The problem:
Each record needs to be transcribed exactly.

[Stored items]

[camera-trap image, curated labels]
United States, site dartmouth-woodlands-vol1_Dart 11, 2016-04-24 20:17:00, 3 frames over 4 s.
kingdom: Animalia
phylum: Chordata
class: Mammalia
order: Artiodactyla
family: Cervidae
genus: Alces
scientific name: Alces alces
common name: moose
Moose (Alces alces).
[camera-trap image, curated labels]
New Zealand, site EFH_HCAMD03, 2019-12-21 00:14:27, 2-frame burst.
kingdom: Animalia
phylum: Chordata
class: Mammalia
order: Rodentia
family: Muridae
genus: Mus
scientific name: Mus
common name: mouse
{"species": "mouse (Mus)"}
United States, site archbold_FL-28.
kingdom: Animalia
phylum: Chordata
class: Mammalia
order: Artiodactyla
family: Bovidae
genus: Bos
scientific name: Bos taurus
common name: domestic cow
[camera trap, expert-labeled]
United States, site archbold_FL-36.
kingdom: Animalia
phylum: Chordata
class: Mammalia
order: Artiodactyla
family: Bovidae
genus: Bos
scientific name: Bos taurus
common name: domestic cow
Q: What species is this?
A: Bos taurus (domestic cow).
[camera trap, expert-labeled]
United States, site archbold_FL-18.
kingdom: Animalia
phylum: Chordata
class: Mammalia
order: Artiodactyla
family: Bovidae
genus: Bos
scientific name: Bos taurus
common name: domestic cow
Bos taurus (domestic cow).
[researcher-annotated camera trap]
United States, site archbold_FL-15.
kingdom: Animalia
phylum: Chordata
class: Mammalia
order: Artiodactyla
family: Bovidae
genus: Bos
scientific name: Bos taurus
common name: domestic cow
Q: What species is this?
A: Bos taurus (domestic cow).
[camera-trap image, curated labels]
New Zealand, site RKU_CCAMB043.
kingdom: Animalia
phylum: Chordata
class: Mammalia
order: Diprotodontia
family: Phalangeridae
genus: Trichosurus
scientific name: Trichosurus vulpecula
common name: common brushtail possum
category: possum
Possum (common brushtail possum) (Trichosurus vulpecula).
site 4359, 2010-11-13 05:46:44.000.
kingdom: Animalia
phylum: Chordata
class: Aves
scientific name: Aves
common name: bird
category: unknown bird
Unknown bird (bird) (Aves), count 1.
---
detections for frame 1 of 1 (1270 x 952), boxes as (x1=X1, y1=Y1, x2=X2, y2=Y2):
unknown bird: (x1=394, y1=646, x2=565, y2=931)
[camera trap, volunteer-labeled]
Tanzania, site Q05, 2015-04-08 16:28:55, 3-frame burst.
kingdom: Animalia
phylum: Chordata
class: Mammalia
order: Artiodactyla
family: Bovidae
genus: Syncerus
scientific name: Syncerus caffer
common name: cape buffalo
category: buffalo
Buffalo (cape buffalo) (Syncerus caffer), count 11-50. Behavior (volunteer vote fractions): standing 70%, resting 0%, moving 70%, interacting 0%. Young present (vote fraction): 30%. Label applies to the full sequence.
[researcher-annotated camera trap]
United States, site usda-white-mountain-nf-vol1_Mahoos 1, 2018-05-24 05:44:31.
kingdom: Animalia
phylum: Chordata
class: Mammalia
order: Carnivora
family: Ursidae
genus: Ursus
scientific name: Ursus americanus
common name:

Answer for the task:
[camera-trap image, curated labels]
United States, site dartmouth-woodlands-vol1_Dart 11, 2016-04-24 20:17:00, 3 frames over 4 s.
kingdom: Animalia
phylum: Chordata
class: Mammalia
order: Artiodactyla
family: Cervidae
genus: Alces
scientific name: Alces alces
common name: moose
Moose (Alces alces).
[camera-trap image, curated labels]
New Zealand, site EFH_HCAMD03, 2019-12-21 00:14:27, 2-frame burst.
kingdom: Animalia
phylum: Chordata
class: Mammalia
order: Rodentia
family: Muridae
genus: Mus
scientific name: Mus
common name: mouse
{"species": "mouse (Mus)"}
United States, site archbold_FL-28.
kingdom: Animalia
phylum: Chordata
class: Mammalia
order: Artiodactyla
family: Bovidae
genus: Bos
scientific name: Bos taurus
common name: domestic cow
[camera trap, expert-labeled]
United States, site archbold_FL-36.
kingdom: Animalia
phylum: Chordata
class: Mammalia
order: Artiodactyla
family: Bovidae
genus: Bos
scientific name: Bos taurus
common name: domestic cow
Q: What species is this?
A: Bos taurus (domestic cow).
[camera trap, expert-labeled]
United States, site archbold_FL-18.
kingdom: Animalia
phylum: Chordata
class: Mammalia
order: Artiodactyla
family: Bovidae
genus: Bos
scientific name: Bos taurus
common name: domestic cow
Bos taurus (domestic cow).
[researcher-annotated camera trap]
United States, site archbold_FL-15.
kingdom: Animalia
phylum: Chordata
class: Mammalia
order: Artiodactyla
family: Bovidae
genus: Bos
scientific name: Bos taurus
common name: domestic cow
Q: What species is this?
A: Bos taurus (domestic cow).
[camera-trap image, curated labels]
New Zealand, site RKU_CCAMB043.
kingdom: Animalia
phylum: Chordata
class: Mammalia
order: Diprotodontia
family: Phalangeridae
genus: Trichosurus
scientific name: Trichosurus vulpecula
common name: common brushtail possum
category: possum
Possum (common brushtail possum) (Trichosurus vulpecula).
site 4359, 2010-11-13 05:46:44.000.
kingdom: Animalia
phylum: Chordata
class: Aves
scientific name: Aves
common name: bird
category: unknown bird
Unknown bird (bird) (Aves), count 1.
---
detections for frame 1 of 1 (1270 x 952), boxes as (x1=X1, y1=Y1, x2=X2, y2=Y2):
unknown bird: (x1=394, y1=646, x2=565, y2=931)
[camera trap, volunteer-labeled]
Tanzania, site Q05, 2015-04-08 16:28:55, 3-frame burst.
kingdom: Animalia
phylum: Chordata
class: Mammalia
order: Artiodactyla
family: Bovidae
genus: Syncerus
scientific name: Syncerus caffer
common name: cape buffalo
category: buffalo
Buffalo (cape buffalo) (Syncerus caffer), count 11-50. Behavior (volunteer vote fractions): standing 70%, resting 0%, moving 70%, interacting 0%. Young present (vote fraction): 30%. Label applies to the full sequence.
[researcher-annotated camera trap]
United States, site usda-white-mountain-nf-vol1_Mahoos 1, 2018-05-24 05:44:31.
kingdom: Animalia
phylum: Chordata
class: Mammalia
order: Carnivora
family: Ursidae
genus: Ursus
scientific name: Ursus americanus
common name:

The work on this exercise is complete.